## Text block
The high-level API is usually prefered.
Kafka Streams applications. An app is a topology of nodes sourcing, processing, and sending records. Such a topology can be built in a rather imperative fashion by using the `dvlopt.kstreams.topology` namespace, the so-called "low-level API". The `dvlopt.kstreams.builder` namespace is the entry point of the so-called "high-level API". It provides a "builder" which will build a topology for the user while he/she enjoys the rather functional API. Both APIs are actually complementary. Once a builder produces a topology, it can be augmented using the low-level API if needed. The high-level API is usually prefered.
Kafka Streams high level API, rather functional.
This API revolves mainly around these abstractions :
dvlopt.kstreams.stream
)A stream represent a sequence of records which need to be somehow transformed (mapped, filtered, etc). It is distributed by partitions.
Often, some kind of aggregated values need to be computed. Fist, values must be grouped by key to form a grouped stream. It is as if the stream is being divided into substreams, one for every key. Although useful, such a grouped stream does not have a notion of time. Hence, before applying any aggregation, a grouped stream can be windowed if needed. For instance, if keys are user names and values are clicks, we can group the stream by key, window per day, and then aggregate the values by counting the clicks. This would be for computing the number of clicks per user, per day.

## Things to do
1/ Translate this sentence from the Kafka Streams text into Spanish: "Once a builder produces a topology, it can be augmented using the low-level API if needed."
2/ According to the Kafka Streams text, which namespace is the entry point of the high-level API?
3/ Reproduce the part of the Kafka Streams text that opens with the words "Kafka Streams high" and closes with "distributed by partitions.".
The records play no part in the work on the Kafka Streams text.

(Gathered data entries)

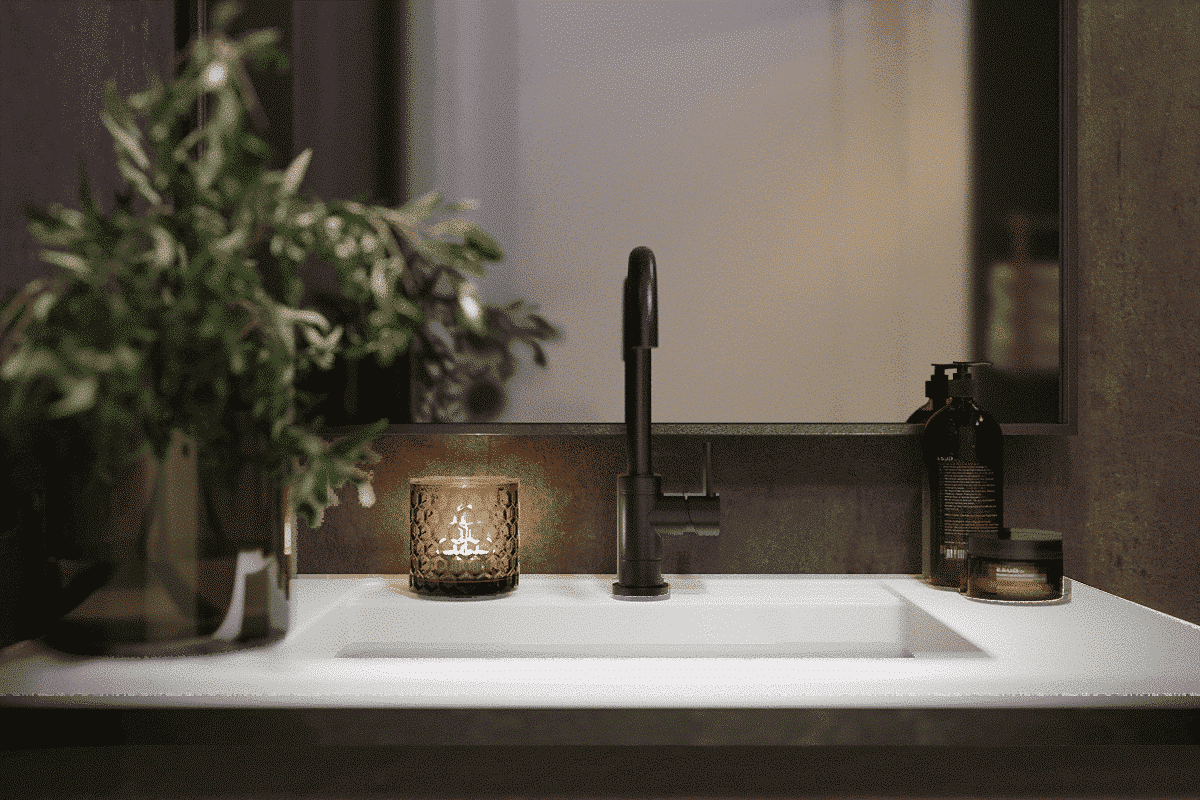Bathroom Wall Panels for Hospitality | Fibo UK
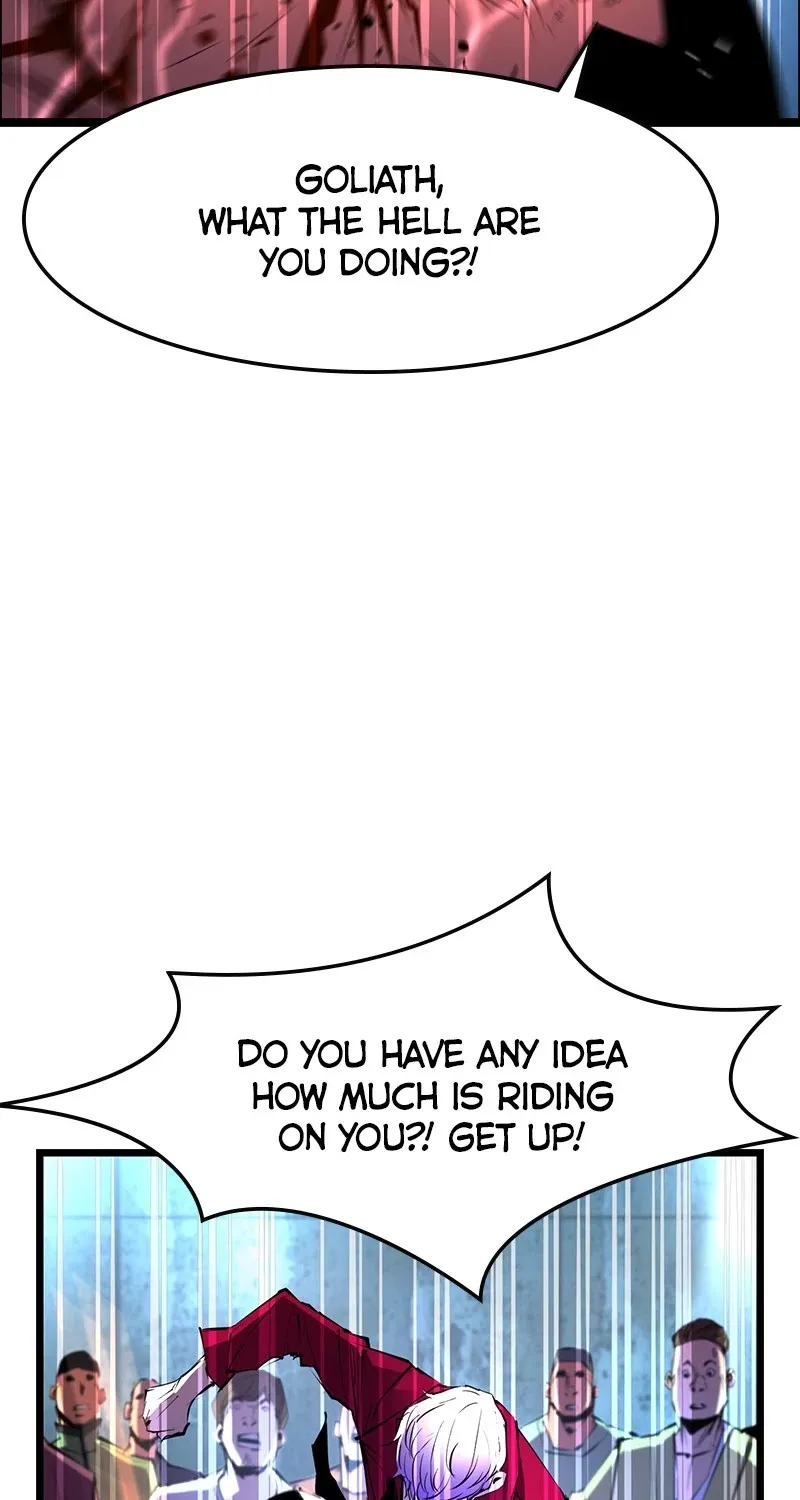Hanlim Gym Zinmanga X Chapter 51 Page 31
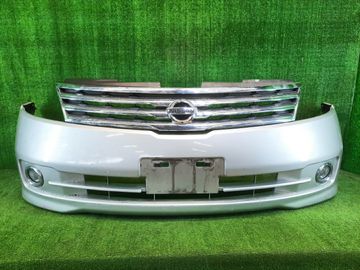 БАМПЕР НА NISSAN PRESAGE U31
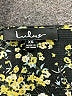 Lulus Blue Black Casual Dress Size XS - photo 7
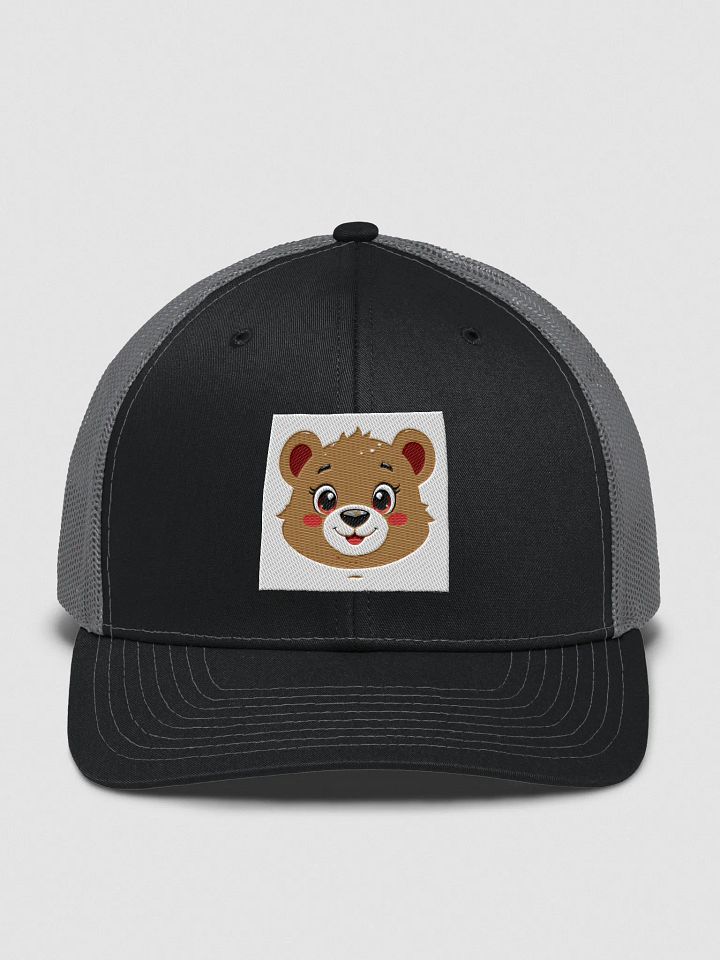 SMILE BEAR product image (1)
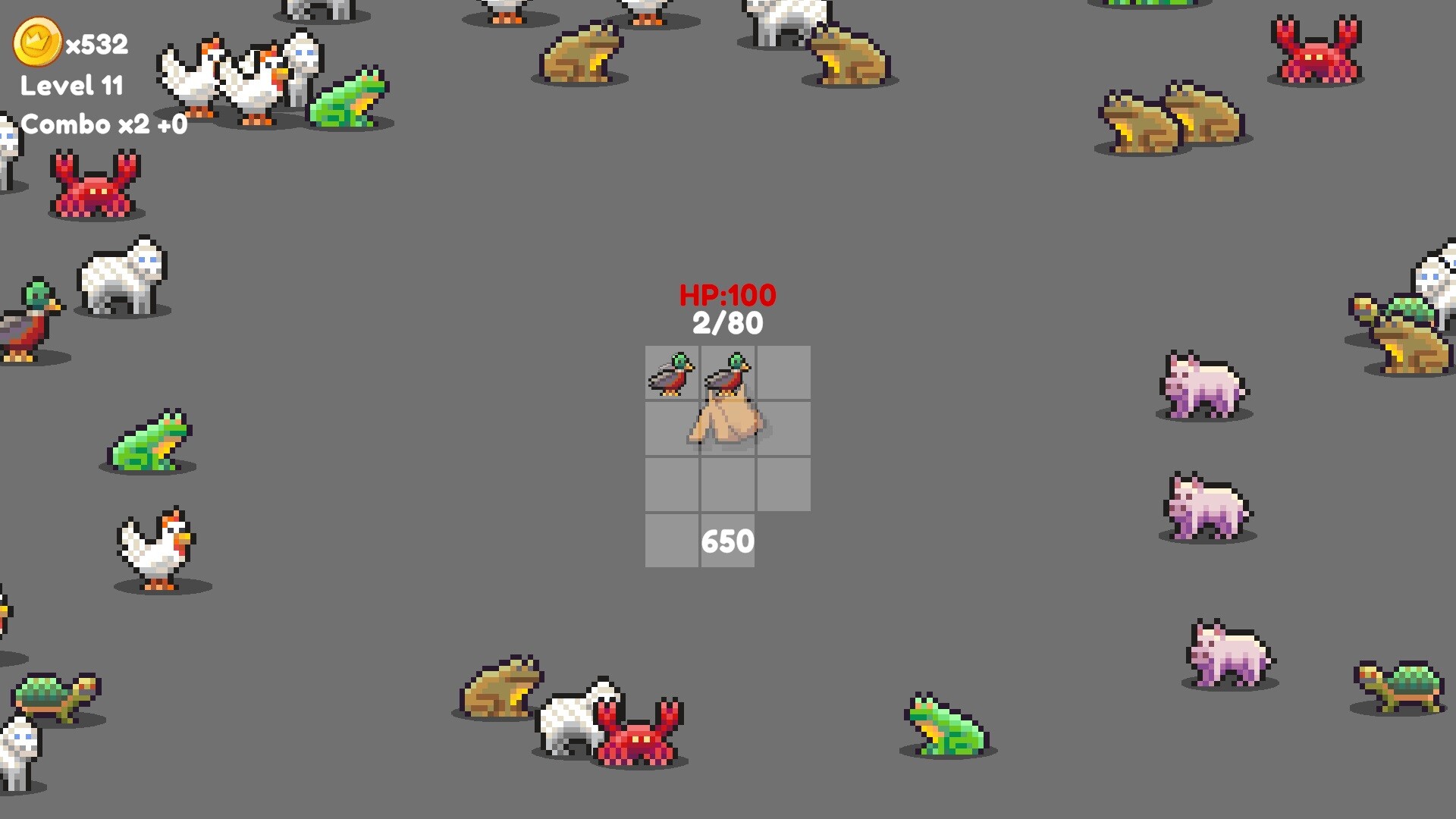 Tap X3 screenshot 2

## Answers provided
1/ Una vez que un constructor produce una topología, esta puede ampliarse usando la API de bajo nivel si es necesario.

2/ The dvlopt.kstreams.builder namespace.

3/
Kafka Streams high level API, rather functional.
This API revolves mainly around these abstractions :
dvlopt.kstreams.stream
)A stream represent a sequence of records which need to be somehow transformed (mapped, filtered, etc). It is distributed by partitions.